Problem statement: Please reproduce, word for word, the stretch of the data below from the line containing "Relative to pixel" through the line containing "990 centimetres".
* Begin Dataset extract *
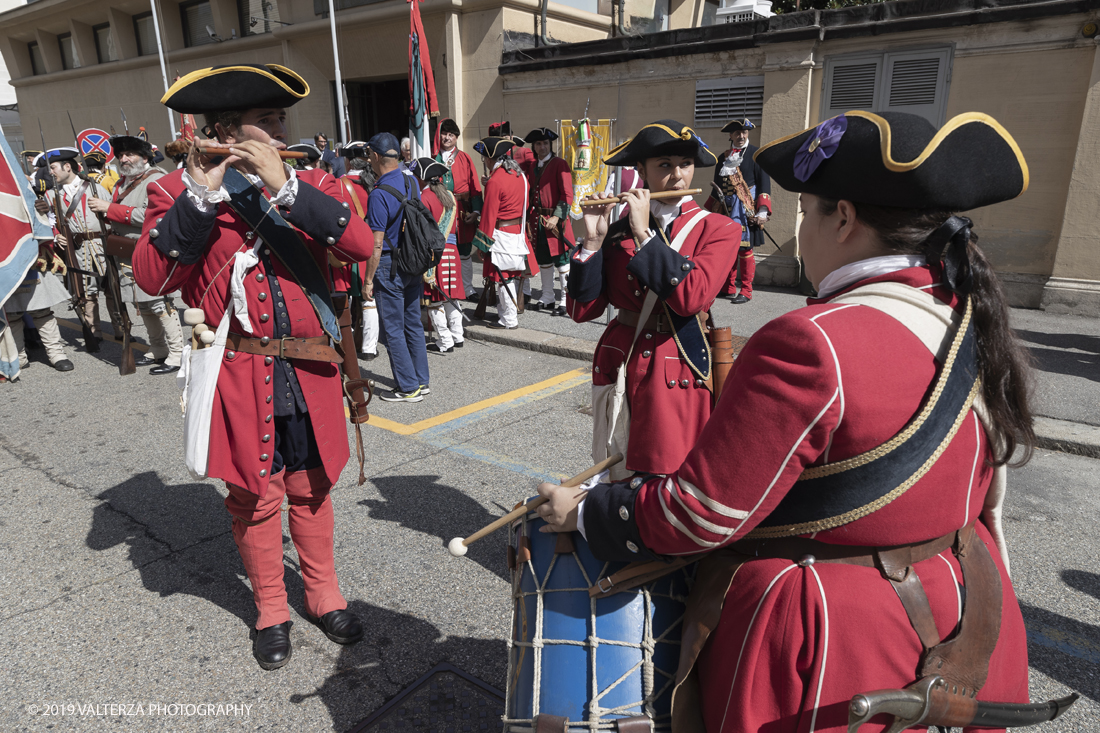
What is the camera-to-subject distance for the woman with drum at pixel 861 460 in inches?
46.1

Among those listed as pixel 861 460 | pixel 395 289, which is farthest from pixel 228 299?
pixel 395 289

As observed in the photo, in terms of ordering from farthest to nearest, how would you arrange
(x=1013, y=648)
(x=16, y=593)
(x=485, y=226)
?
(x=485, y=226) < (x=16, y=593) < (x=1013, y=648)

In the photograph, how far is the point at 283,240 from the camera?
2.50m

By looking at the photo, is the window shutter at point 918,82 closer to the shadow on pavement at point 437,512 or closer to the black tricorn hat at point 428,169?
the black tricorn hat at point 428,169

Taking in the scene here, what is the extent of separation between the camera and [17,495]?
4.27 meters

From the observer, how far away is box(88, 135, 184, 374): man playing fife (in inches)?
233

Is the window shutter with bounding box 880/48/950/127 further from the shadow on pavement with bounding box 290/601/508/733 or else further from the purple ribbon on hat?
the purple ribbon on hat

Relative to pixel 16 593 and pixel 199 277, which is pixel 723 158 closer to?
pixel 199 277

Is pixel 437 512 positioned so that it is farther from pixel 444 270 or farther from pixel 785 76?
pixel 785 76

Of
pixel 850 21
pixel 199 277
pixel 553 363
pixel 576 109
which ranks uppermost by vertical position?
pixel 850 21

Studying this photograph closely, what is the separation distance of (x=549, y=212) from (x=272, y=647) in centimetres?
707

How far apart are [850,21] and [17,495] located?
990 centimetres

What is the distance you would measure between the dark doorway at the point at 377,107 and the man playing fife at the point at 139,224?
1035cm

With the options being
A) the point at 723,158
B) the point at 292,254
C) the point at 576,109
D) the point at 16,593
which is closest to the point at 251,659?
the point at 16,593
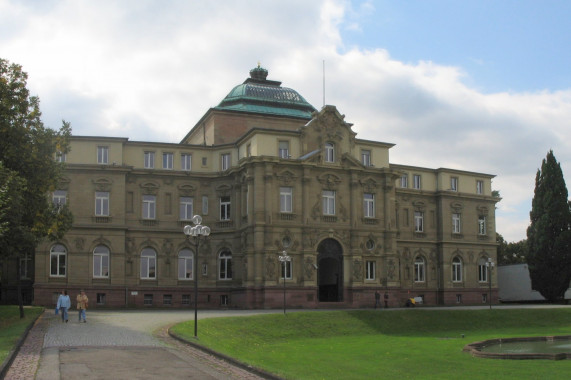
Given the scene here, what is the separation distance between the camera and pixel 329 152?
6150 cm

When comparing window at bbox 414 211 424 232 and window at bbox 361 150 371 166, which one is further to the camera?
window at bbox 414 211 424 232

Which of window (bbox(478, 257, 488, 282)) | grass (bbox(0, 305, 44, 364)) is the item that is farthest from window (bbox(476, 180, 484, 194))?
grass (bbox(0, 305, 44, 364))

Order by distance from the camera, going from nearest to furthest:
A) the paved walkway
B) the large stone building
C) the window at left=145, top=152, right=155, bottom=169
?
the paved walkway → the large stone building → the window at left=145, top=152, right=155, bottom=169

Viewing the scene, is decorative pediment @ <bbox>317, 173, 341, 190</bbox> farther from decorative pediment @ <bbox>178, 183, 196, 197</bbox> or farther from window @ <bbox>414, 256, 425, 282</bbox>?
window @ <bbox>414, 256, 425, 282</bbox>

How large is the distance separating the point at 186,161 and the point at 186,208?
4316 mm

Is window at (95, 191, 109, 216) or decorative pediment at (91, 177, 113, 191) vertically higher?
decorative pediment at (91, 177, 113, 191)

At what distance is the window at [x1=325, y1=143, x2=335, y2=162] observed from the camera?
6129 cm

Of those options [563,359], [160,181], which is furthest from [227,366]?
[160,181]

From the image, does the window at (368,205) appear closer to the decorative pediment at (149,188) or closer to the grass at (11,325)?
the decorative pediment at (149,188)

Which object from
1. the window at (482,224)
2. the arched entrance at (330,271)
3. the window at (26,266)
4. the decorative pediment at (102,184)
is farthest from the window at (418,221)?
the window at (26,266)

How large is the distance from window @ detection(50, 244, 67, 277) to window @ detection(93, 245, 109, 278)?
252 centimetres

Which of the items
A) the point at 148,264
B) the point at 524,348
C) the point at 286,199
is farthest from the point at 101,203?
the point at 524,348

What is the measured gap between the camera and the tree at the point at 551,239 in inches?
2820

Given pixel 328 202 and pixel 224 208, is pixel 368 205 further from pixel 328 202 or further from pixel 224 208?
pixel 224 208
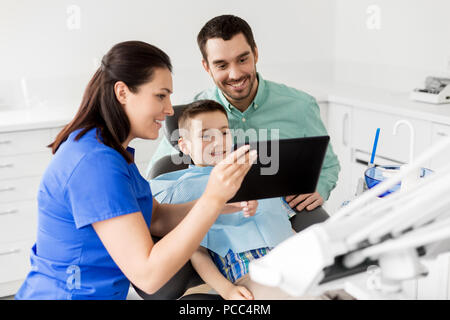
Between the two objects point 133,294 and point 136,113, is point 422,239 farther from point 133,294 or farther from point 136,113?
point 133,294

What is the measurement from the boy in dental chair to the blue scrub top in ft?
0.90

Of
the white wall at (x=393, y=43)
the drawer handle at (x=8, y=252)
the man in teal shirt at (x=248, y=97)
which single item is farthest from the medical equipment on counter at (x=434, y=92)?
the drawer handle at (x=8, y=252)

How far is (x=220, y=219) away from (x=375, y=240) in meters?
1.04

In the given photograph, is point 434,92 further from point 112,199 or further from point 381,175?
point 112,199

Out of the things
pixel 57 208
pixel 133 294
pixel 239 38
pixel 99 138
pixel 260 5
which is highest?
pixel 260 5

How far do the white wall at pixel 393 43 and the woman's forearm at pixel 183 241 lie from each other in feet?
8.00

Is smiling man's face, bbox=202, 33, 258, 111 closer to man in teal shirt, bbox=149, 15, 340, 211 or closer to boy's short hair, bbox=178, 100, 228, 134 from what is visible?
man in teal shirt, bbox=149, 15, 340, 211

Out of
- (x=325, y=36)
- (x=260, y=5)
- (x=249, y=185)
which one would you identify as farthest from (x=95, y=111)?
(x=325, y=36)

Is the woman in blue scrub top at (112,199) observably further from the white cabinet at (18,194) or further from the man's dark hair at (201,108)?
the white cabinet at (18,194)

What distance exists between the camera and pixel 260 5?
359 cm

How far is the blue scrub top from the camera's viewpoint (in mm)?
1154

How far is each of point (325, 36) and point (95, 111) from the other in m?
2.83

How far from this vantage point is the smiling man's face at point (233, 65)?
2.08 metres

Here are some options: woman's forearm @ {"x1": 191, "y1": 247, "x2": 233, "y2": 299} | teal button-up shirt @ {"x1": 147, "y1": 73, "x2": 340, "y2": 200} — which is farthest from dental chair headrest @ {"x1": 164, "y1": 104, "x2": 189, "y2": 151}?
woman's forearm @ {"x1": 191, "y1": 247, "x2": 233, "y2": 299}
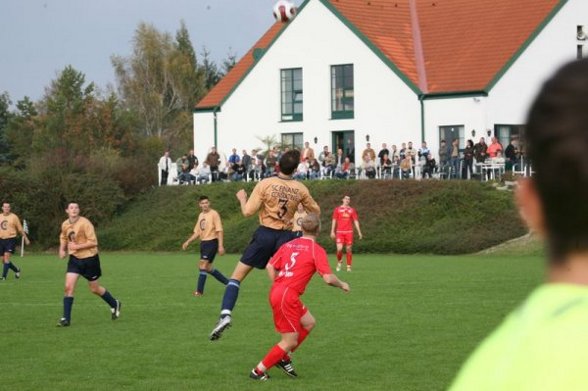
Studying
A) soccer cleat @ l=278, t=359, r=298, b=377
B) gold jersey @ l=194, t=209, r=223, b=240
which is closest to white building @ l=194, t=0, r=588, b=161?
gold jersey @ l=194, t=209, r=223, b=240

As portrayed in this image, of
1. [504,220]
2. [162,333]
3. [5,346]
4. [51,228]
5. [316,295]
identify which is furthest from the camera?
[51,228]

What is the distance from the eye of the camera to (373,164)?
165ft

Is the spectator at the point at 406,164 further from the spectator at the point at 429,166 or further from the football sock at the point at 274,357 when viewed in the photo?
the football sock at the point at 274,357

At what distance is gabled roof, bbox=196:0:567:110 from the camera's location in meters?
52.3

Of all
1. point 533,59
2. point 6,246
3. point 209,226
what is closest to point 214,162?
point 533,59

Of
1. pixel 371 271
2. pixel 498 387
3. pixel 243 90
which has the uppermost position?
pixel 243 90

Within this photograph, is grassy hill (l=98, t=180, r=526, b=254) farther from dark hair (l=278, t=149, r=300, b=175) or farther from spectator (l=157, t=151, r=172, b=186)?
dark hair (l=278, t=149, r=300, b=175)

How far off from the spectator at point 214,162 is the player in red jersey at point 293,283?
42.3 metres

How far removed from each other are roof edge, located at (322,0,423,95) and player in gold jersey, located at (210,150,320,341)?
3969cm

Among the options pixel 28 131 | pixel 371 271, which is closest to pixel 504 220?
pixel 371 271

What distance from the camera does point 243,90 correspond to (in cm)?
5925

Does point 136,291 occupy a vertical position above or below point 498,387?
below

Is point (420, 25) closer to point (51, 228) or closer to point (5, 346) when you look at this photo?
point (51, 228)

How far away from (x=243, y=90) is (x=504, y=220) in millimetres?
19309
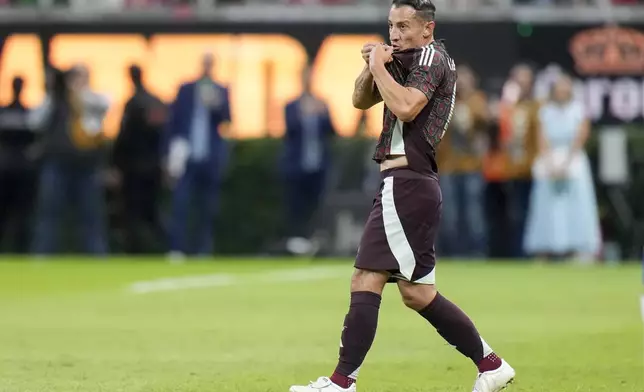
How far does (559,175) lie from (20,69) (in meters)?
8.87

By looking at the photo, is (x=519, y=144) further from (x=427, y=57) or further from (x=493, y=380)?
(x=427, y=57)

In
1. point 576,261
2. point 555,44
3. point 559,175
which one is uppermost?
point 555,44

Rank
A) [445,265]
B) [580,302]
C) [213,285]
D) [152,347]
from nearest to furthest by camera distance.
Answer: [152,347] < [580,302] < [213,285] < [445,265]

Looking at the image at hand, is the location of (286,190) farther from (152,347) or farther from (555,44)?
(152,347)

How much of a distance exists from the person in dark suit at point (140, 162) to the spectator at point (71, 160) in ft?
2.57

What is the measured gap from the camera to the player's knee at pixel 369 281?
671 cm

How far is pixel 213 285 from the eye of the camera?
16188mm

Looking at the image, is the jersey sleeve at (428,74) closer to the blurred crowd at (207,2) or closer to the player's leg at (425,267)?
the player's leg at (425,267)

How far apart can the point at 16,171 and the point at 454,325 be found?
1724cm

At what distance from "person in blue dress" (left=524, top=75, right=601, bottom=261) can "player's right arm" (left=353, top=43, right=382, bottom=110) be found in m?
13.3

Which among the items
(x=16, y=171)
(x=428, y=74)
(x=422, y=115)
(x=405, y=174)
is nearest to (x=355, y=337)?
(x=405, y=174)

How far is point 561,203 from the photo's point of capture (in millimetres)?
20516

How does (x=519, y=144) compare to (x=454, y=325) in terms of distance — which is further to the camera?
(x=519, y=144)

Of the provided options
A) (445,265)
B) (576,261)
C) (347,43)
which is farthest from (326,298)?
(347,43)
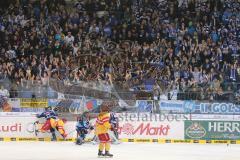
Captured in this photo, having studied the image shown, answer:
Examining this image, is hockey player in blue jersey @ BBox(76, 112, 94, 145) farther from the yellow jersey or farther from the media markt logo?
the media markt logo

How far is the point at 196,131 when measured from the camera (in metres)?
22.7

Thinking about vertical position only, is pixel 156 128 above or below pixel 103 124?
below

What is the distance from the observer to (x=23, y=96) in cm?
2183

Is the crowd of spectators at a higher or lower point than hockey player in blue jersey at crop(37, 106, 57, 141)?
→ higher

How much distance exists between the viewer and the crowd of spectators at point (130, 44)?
* End Dataset extract *
Result of this exercise:
Relative to pixel 16 593 and pixel 199 277, which is pixel 723 158 closer to?
pixel 199 277

Is pixel 437 512 positioned so that it is farther from pixel 444 270 or farther from pixel 785 76?
pixel 785 76

Of
pixel 850 21
pixel 199 277
pixel 553 363
pixel 576 109
which ranks uppermost by vertical position?
pixel 850 21

Studying this photograph closely, what is the separation distance of (x=549, y=212) from (x=272, y=647) in centimetres?
707

How far apart are [850,21] and [17,495] located?
990 centimetres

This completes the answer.